Wednesday, May 23, 2018
Education

Lew Williams' memory ever-present in Pinellas School Board race

ST. PETERSBURG — Officially, five people are seeking the District 7 Pinellas County School Board seat on Tuesday.

But there's a sixth whose name is inseparable from the race.

Lew Williams was just a year into his job as a board member when he died unexpectedly in December. After three decades of working in Pinellas County schools, however, Williams' absence left a gaping hole of representation for the district's southern tip, home to the majority of the county's most struggling schools.

Now, most candidates running to finish out Williams' last two years on the board say they have some connection to the 68-year-old educator, a soft-spoken man who rose from poverty and saw schooling as his saving grace, eventually earning a master's degree and working toward a doctorate.

Still, as much as some of the candidates appear willing to align themselves with Williams' personality, work ethic or values, it's hard to ignore how they differ.

• • •

When Glenton Gilzean, Jr., heard in January that he'd probably be Gov. Rick Scott's pick to fill the position temporarily, he called Williams' widow.

Once appointed, Gilzean said he met several times with Arthurene Williams to talk about her husband's work — something he felt was necessary due partly to the fact that he had just moved into the community from Tampa.

"It was important to me because of the honor and reputation he had in the county," said Gilzean, 30, who remembered meeting Williams once a few months before he died. "It was important that I sit and hear some of his visions for the seat."

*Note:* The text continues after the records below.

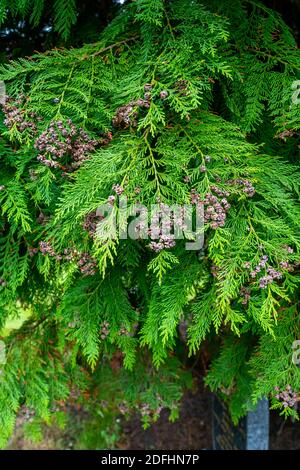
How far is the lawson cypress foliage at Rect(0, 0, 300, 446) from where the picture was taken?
1682mm

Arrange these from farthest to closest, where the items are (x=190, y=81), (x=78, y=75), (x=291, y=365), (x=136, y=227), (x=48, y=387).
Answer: (x=48, y=387)
(x=291, y=365)
(x=78, y=75)
(x=190, y=81)
(x=136, y=227)

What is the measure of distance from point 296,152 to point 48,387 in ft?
6.84

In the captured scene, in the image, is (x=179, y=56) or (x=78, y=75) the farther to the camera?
(x=78, y=75)

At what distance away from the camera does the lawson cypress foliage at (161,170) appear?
1682 millimetres

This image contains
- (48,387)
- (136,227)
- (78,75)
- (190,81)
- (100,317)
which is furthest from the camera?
(48,387)

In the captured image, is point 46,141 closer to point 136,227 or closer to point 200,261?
point 136,227

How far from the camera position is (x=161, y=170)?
5.88 feet

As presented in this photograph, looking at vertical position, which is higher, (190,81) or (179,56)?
(179,56)

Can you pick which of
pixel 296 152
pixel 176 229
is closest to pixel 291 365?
pixel 176 229

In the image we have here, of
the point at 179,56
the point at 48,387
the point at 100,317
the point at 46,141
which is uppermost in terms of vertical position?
the point at 179,56

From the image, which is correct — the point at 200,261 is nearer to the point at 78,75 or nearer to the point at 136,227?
the point at 136,227

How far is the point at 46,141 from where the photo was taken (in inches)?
65.8
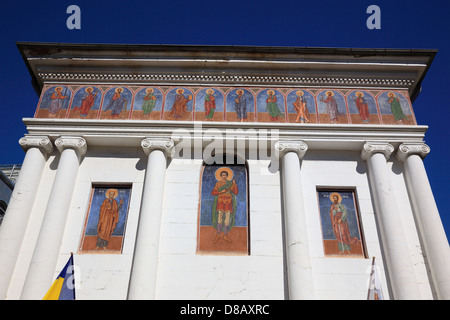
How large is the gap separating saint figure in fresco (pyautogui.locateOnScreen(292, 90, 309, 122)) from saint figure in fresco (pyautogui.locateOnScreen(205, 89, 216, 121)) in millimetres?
2489

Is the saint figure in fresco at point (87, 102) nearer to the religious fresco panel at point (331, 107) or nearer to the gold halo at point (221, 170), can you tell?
the gold halo at point (221, 170)

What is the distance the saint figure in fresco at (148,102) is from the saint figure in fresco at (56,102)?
2.54 metres

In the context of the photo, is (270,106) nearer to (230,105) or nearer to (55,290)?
(230,105)

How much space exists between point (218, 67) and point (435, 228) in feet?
25.6

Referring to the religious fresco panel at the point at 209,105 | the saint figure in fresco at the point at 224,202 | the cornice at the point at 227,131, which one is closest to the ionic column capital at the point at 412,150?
the cornice at the point at 227,131

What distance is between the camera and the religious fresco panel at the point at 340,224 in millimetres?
10797

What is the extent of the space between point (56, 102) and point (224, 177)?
5.78 metres

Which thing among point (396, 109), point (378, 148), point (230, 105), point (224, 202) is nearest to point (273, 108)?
point (230, 105)

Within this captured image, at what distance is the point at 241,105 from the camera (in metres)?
13.0

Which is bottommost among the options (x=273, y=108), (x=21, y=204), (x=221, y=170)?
(x=21, y=204)

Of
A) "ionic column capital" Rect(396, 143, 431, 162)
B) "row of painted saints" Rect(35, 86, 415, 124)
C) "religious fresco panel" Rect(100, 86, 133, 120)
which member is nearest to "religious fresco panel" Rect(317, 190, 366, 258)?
"ionic column capital" Rect(396, 143, 431, 162)

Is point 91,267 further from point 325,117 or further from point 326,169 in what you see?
point 325,117
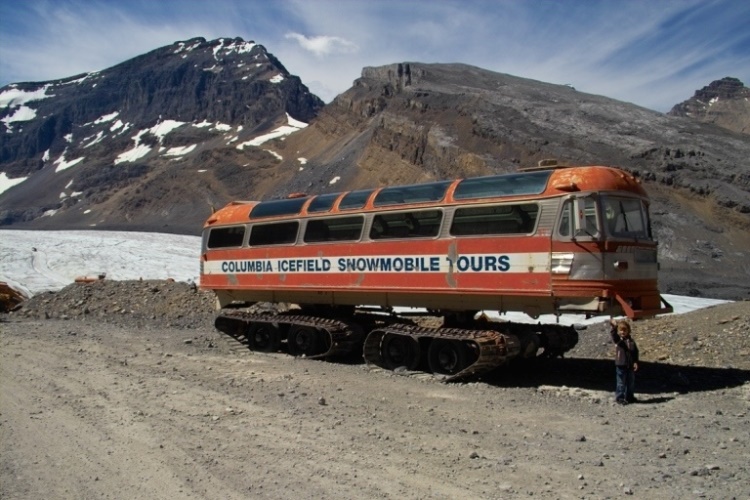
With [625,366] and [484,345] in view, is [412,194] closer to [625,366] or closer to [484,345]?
[484,345]

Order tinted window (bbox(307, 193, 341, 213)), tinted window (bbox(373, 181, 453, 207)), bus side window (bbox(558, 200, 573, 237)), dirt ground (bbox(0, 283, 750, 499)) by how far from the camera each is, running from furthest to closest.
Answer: tinted window (bbox(307, 193, 341, 213)) → tinted window (bbox(373, 181, 453, 207)) → bus side window (bbox(558, 200, 573, 237)) → dirt ground (bbox(0, 283, 750, 499))

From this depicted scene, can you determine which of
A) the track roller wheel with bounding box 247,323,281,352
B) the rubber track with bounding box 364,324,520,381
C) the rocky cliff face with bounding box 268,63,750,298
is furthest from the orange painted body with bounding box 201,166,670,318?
the rocky cliff face with bounding box 268,63,750,298

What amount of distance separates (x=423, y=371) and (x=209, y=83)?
147981 millimetres

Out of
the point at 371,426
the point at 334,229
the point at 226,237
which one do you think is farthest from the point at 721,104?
the point at 371,426

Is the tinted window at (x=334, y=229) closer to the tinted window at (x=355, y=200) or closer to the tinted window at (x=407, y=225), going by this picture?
the tinted window at (x=355, y=200)

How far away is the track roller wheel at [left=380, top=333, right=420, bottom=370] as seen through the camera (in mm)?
12438

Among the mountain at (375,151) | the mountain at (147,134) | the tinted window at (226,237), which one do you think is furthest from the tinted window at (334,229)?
the mountain at (147,134)

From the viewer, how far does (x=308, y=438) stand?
7633 mm

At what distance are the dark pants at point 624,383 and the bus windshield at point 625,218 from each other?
2.20 meters

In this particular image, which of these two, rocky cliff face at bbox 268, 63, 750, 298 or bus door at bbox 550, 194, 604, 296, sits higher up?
rocky cliff face at bbox 268, 63, 750, 298

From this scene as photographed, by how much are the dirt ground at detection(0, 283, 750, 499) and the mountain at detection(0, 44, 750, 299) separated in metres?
22.6

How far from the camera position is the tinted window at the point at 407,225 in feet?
40.1

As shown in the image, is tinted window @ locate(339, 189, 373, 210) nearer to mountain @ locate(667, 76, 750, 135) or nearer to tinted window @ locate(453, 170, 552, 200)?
tinted window @ locate(453, 170, 552, 200)

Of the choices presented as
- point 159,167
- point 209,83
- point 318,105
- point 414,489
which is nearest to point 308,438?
point 414,489
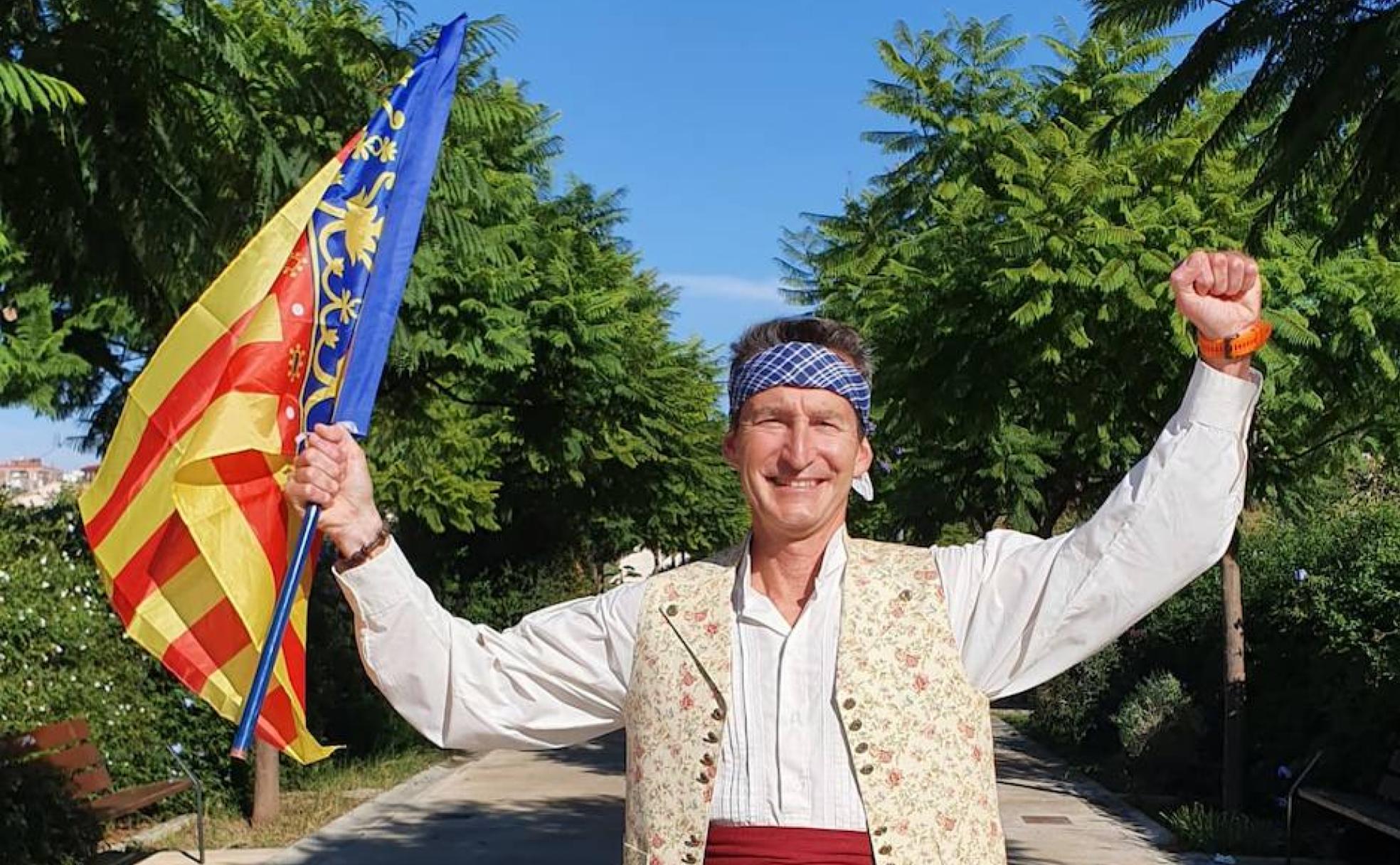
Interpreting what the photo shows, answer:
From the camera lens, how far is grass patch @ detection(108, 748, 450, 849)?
10484 mm

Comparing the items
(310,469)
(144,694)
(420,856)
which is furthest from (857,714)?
(144,694)

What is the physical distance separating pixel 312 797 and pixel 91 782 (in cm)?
350

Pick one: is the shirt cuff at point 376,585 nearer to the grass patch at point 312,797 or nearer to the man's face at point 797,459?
the man's face at point 797,459

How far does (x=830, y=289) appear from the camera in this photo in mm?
13359

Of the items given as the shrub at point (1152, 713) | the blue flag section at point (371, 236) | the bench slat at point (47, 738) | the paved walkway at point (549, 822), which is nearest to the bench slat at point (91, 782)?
the bench slat at point (47, 738)

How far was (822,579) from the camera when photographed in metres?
2.57

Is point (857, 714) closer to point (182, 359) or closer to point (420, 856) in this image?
point (182, 359)

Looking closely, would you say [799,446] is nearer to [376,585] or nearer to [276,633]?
[376,585]

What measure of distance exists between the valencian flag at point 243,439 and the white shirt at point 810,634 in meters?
0.35

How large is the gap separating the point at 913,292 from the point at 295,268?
6.65 metres

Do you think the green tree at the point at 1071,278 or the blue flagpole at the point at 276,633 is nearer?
the blue flagpole at the point at 276,633

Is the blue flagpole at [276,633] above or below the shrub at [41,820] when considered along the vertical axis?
above

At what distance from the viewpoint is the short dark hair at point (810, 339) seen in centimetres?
268

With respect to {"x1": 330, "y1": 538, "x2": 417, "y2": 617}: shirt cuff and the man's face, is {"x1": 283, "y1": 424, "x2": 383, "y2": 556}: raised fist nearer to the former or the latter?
{"x1": 330, "y1": 538, "x2": 417, "y2": 617}: shirt cuff
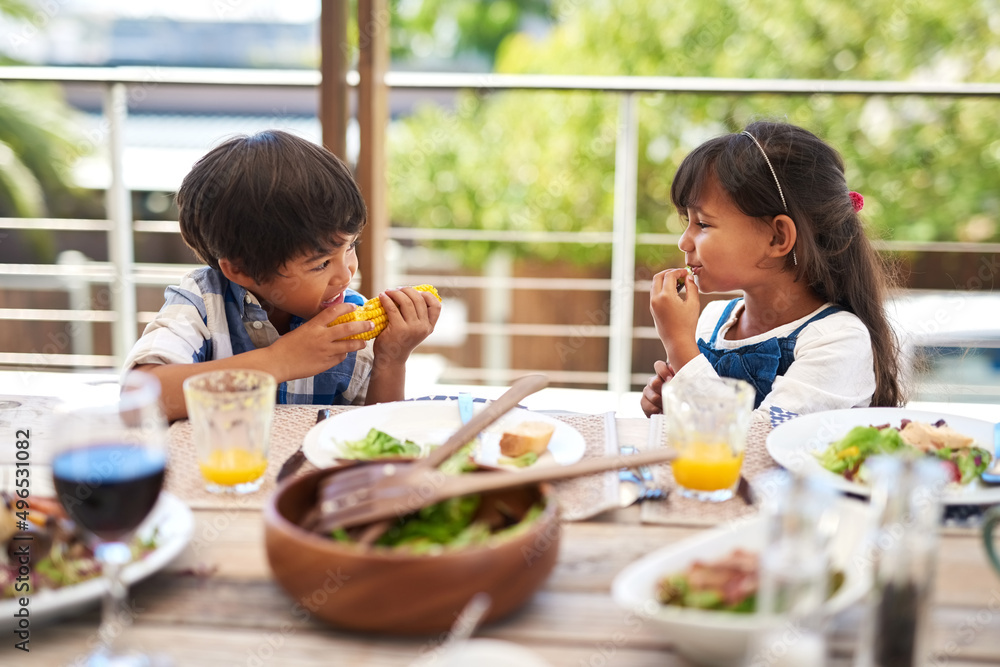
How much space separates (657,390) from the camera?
64.3 inches

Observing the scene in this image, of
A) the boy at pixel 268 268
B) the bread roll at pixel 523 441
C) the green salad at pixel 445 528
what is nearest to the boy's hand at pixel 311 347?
the boy at pixel 268 268

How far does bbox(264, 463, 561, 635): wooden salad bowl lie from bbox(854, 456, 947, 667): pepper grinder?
0.81ft

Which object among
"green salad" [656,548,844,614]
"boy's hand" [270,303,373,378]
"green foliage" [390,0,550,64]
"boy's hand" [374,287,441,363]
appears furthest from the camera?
"green foliage" [390,0,550,64]

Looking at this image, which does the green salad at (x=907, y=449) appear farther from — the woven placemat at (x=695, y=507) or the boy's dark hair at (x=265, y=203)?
the boy's dark hair at (x=265, y=203)

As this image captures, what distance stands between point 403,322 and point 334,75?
4.12 feet

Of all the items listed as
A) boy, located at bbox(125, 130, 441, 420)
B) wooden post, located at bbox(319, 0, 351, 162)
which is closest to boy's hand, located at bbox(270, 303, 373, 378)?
boy, located at bbox(125, 130, 441, 420)

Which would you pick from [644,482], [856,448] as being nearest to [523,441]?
[644,482]

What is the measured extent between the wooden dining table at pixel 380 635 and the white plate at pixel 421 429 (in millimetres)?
211

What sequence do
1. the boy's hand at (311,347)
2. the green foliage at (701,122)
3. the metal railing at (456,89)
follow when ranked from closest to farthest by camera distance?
the boy's hand at (311,347) < the metal railing at (456,89) < the green foliage at (701,122)

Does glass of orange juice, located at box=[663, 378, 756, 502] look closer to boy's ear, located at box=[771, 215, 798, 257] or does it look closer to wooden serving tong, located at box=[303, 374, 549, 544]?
wooden serving tong, located at box=[303, 374, 549, 544]

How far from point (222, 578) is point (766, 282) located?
1290mm

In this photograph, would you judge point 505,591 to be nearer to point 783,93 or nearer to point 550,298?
point 783,93

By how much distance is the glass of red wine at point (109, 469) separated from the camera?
2.06 feet

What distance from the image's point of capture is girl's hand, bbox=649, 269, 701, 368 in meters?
1.60
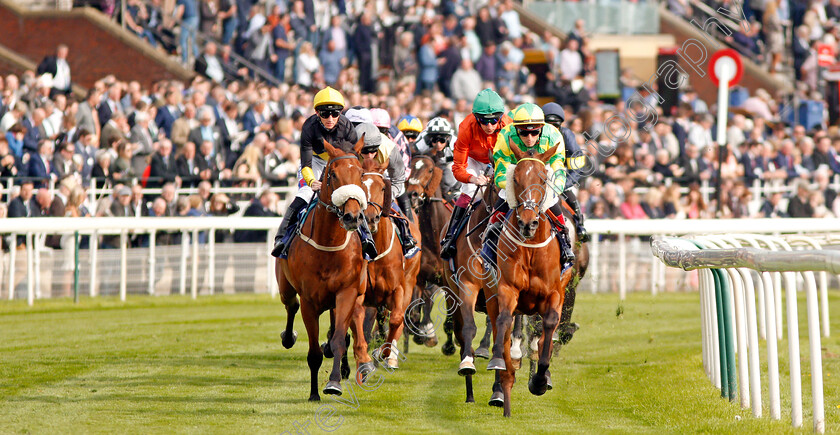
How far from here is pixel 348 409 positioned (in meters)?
7.86

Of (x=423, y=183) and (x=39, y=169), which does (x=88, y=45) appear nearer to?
(x=39, y=169)

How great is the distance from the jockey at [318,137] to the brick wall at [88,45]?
39.4 ft

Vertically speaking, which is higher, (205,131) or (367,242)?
(205,131)

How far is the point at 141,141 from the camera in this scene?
53.4ft

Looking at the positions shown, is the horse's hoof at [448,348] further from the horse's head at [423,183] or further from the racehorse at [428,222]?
the horse's head at [423,183]

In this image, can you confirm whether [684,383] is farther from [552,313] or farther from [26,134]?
[26,134]

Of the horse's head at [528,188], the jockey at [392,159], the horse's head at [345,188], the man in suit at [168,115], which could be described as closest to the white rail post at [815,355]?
the horse's head at [528,188]

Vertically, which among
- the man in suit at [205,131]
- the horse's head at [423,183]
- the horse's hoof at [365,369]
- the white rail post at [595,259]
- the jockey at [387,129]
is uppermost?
the man in suit at [205,131]

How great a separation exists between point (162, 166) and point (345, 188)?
888 cm

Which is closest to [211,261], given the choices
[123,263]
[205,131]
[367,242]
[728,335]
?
[123,263]

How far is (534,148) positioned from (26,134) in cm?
928

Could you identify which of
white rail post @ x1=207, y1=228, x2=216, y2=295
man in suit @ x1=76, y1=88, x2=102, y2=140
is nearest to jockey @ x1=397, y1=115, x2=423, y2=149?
white rail post @ x1=207, y1=228, x2=216, y2=295

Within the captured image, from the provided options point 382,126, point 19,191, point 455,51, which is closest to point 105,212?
point 19,191

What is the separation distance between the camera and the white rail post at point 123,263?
1501 centimetres
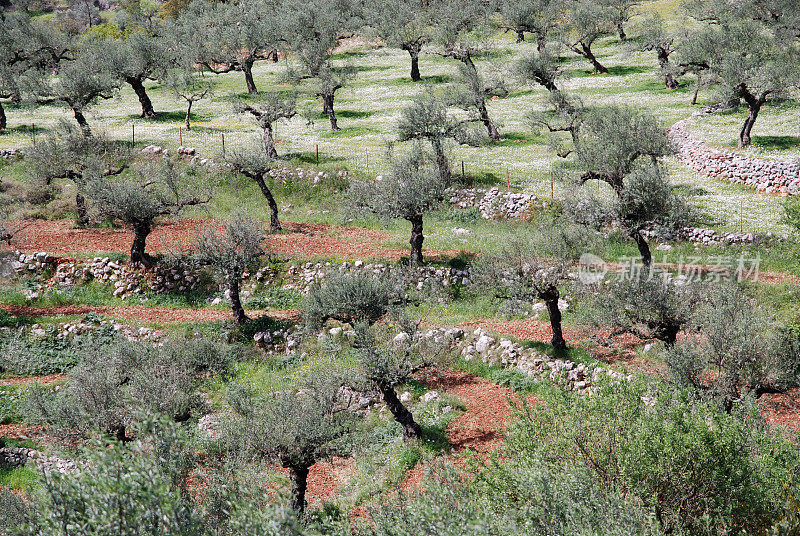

Rene Flowers, who managed Williams' 2010 campaign for the District 7 seat, was the first to file papers to replace him. The former St. Petersburg City Council member said that when she decided to run for Williams' seat, it was easy to craft a platform.

"I said, 'I want to finish the things Lew started,' " Flowers, 47, said, describing a conversation with her own campaign organizers. "There wasn't a back and forth about it."

She even has taken to using Williams' campaign slogan: "Keep the main thing the main thing."

But critics like former St. Petersburg NAACP president Ray Tampa say Flowers has only recently acquired an interest in public schools.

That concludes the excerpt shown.